:: Extracted text ::

The Split Path of SDN and RDMA Networks
Over the past decade, Software-Defined Networking (SDN) emerged as a game-changer, becoming the go-to standard for data center networking. Its rise aligned perfectly with the needs of cloud-scale operations, offering substantial gains in efficiency. SDN delivered two key benefits: enhanced control and greater flexibility. By separating network control from data forwarding, it allowed operators to program the network dynamically while abstracting the underlying hardware from applications and services. This programmability sharpened control, and the abstraction unlocked flexible implementation, driving faster feature rollouts and predictive management in data centers.
Meanwhile, Remote Direct Memory Access (RDMA) networks carved out a niche in smaller-scale deployments, primarily in storage and high-performance computing (HPC). These setups were modest compared to the sprawling infrastructures where SDN thrived. Early attempts to scale RDMA for cloud environments—seen in pioneers like Microsoft Azure and Amazon Web Services (AWS)—hit roadblocks tied to control and flexibility, though each tackled the hurdles differently, as we’ll explore later.
Now, in the current decade, the explosive growth of AI—particularly GPU-driven backend or scale-out networking—has thrust RDMA into the spotlight. The surge in Generative AI (GenAI) and Large Language Models (LLMs) has unleashed new demands: higher performance, scalability, and unique traffic patterns. LLM training, for instance, generates sporadic data bursts with low entropy and intense network use, maxing out modern RDMA NICs at 400 Gbps. These patterns throw off traditional Equal-Cost Multi-Path (ECMP) load balancing, a staple of SDN-based data centers, pushing operators to rethink their designs.

:::
:: Data provided ::

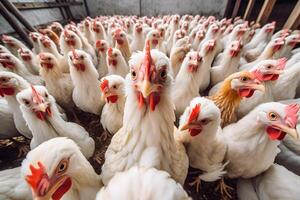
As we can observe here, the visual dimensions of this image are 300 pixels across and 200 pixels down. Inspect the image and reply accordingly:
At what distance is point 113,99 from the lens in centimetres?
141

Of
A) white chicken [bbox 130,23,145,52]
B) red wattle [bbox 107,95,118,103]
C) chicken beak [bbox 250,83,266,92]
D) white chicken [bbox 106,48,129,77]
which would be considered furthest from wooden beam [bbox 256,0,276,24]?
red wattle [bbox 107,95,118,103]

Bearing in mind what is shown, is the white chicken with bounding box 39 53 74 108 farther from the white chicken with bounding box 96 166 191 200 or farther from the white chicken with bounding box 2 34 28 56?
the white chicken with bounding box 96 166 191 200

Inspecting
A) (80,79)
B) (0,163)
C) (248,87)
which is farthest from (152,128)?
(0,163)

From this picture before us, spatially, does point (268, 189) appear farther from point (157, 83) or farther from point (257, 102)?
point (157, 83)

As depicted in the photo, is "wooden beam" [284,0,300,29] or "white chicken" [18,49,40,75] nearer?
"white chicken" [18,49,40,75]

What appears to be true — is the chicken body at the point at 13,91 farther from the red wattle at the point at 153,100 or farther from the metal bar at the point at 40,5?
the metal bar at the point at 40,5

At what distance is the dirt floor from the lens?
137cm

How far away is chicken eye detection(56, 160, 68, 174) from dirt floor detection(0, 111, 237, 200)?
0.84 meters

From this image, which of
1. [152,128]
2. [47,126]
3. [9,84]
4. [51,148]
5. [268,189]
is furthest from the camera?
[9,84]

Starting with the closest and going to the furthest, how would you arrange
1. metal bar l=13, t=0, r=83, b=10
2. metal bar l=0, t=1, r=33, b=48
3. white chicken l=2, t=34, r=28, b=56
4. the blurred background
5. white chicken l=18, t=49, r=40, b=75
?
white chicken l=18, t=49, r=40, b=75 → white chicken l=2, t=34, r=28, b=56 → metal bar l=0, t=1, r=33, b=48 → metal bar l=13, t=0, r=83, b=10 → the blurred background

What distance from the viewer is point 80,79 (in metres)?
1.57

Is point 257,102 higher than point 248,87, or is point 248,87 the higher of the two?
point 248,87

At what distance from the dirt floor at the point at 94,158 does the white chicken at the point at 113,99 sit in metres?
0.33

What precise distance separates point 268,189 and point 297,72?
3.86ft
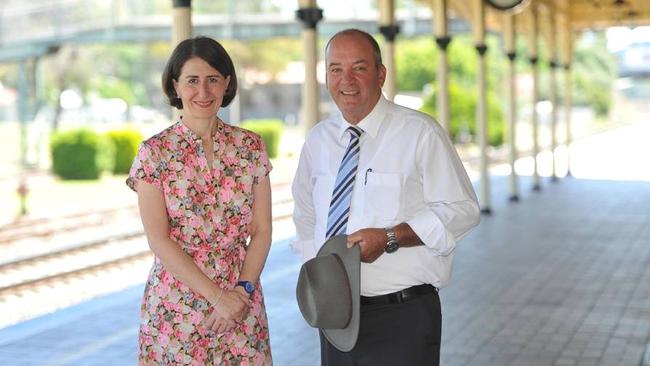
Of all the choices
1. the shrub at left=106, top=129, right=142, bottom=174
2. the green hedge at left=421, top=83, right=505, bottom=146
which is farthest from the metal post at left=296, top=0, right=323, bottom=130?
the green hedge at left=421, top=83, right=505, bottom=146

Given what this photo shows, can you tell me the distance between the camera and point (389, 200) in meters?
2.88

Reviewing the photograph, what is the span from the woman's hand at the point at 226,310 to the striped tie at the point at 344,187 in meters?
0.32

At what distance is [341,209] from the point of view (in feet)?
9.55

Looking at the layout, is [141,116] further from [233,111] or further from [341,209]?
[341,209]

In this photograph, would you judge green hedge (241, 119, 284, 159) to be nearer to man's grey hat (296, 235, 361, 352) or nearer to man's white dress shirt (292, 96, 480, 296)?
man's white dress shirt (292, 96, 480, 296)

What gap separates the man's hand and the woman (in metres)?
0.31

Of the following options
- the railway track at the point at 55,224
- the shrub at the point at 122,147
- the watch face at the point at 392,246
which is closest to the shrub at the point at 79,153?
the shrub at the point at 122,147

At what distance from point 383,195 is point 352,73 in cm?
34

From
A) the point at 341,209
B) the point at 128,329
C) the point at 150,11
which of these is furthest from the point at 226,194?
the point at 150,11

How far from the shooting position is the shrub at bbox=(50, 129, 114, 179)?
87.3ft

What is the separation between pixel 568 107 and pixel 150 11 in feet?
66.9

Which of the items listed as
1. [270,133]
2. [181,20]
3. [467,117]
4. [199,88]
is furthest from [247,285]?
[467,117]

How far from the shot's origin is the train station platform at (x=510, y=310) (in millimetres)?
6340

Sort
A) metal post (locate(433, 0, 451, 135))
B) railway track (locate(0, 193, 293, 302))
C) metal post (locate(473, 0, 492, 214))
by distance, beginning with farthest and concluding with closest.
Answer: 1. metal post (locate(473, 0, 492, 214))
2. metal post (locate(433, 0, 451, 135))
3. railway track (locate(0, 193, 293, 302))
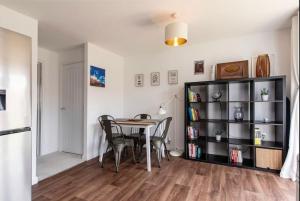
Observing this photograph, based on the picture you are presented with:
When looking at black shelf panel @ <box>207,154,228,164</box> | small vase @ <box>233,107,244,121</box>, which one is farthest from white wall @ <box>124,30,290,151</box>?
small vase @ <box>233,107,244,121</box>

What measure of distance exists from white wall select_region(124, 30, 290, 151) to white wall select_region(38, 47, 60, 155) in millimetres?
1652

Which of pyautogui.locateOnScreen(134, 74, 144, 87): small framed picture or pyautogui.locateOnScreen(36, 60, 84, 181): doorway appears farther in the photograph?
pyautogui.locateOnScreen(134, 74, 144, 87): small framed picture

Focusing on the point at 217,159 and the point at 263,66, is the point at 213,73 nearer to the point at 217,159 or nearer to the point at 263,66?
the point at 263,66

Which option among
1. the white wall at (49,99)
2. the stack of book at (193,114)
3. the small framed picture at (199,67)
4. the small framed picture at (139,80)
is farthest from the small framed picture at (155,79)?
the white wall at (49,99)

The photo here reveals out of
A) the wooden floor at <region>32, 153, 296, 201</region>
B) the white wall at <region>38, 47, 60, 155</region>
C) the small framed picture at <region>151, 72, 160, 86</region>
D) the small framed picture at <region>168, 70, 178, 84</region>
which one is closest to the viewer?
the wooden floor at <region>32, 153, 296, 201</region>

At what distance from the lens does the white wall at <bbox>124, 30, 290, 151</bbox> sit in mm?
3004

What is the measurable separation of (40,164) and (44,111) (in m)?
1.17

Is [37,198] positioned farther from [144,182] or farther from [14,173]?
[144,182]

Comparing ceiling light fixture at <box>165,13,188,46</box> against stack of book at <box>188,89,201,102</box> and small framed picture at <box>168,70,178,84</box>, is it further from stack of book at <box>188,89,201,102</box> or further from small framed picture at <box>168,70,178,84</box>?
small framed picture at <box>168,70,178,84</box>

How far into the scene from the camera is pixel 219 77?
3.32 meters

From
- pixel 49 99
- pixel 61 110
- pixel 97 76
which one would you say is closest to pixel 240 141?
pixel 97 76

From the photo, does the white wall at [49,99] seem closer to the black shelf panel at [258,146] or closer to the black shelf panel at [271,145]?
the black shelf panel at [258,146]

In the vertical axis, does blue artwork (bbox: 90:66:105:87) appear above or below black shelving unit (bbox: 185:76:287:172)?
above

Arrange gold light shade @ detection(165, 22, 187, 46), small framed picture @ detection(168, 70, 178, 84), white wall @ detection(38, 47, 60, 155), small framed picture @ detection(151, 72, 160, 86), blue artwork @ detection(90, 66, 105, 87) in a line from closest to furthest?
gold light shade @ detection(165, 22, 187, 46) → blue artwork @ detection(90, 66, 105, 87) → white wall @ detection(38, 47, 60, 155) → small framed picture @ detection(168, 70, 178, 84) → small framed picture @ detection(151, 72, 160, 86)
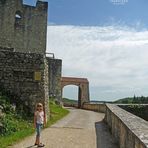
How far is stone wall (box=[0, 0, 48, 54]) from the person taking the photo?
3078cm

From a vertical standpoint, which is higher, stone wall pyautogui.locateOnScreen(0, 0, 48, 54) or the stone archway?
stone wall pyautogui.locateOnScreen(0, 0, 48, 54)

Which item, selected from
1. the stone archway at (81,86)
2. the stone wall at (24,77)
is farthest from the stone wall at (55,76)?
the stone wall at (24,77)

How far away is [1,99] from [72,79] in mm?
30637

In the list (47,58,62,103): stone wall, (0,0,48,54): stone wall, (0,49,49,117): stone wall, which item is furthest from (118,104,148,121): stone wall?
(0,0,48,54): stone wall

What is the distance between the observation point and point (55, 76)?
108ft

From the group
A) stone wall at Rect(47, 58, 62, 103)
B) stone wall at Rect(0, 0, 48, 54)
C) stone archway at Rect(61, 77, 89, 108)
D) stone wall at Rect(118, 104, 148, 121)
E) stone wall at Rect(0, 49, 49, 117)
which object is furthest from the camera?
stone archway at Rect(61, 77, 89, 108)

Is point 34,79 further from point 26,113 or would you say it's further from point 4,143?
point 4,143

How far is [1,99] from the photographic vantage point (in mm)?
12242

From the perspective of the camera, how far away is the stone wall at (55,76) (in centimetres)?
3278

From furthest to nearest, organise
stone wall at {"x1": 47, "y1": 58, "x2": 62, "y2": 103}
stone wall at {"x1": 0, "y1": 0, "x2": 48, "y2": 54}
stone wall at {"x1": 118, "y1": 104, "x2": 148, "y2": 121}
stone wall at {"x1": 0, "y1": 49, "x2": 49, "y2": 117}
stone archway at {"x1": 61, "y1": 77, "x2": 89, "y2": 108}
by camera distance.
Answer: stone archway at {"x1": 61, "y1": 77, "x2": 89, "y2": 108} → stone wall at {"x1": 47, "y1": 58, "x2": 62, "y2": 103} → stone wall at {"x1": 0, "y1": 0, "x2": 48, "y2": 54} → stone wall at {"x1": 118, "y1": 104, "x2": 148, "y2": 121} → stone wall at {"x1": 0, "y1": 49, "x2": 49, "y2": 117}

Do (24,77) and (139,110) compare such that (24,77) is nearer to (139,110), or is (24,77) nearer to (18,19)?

:::
:: Data provided ::

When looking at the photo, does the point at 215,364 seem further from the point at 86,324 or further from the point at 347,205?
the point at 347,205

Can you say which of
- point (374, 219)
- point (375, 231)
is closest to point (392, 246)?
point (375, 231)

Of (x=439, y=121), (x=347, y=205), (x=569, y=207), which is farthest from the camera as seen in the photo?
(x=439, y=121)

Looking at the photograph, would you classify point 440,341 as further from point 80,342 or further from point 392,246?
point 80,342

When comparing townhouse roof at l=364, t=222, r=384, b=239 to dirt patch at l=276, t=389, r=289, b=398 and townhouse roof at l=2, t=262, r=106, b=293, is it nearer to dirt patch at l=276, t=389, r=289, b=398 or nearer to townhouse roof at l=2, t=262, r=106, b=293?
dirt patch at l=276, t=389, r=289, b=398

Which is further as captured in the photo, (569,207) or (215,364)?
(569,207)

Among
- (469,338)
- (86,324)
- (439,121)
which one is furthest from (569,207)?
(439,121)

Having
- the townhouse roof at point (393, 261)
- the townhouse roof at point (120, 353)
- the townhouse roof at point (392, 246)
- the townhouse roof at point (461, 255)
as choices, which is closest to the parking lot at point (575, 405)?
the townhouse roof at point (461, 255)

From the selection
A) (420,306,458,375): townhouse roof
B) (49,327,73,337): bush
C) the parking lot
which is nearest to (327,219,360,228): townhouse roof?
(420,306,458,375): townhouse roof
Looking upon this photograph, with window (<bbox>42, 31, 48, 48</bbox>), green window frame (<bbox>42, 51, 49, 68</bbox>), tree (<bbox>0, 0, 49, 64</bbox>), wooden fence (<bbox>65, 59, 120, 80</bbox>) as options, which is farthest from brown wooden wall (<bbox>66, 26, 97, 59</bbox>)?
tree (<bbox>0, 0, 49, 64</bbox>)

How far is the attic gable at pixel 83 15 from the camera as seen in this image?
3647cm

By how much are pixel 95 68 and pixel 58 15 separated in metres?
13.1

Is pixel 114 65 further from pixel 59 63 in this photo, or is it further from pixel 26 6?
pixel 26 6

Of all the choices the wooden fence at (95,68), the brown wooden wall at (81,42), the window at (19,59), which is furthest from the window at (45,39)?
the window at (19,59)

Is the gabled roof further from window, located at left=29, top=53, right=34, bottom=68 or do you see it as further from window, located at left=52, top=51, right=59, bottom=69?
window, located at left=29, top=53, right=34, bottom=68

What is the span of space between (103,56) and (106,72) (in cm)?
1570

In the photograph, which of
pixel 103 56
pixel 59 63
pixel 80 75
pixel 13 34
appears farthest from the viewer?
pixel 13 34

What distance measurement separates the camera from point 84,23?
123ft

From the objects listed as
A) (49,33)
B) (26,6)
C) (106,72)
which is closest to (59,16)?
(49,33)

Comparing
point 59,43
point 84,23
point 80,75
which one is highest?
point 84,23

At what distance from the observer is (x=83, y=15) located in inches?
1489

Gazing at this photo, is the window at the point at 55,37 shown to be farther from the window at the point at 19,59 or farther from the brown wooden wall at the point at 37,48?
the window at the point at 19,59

:::

** Tasks and exercises **
(1) List every term in the passage on SDN and RDMA networks that is written out in full and followed by its abbreviation in parentheses.
(2) Rewrite the passage on SDN and RDMA networks between "Now, in the" and "rethink their designs.", inclusive, swapping "spotlight" for "limelight".

** Your responses **
(1)
- Software-Defined Networking (SDN)
- Remote Direct Memory Access (RDMA)
- high-performance computing (HPC)
- Amazon Web Services (AWS)
- Generative AI (GenAI)
- Large Language Models (LLMs)
- Equal-Cost Multi-Path (ECMP)

(2)
Now, in the current decade, the explosive growth of AI—particularly GPU-driven backend or scale-out networking—has thrust RDMA into the limelight. The surge in Generative AI (GenAI) and Large Language Models (LLMs) has unleashed new demands: higher performance, scalability, and unique traffic patterns. LLM training, for instance, generates sporadic data bursts with low entropy and intense network use, maxing out modern RDMA NICs at 400 Gbps. These patterns throw off traditional Equal-Cost Multi-Path (ECMP) load balancing, a staple of SDN-based data centers, pushing operators to rethink their designs.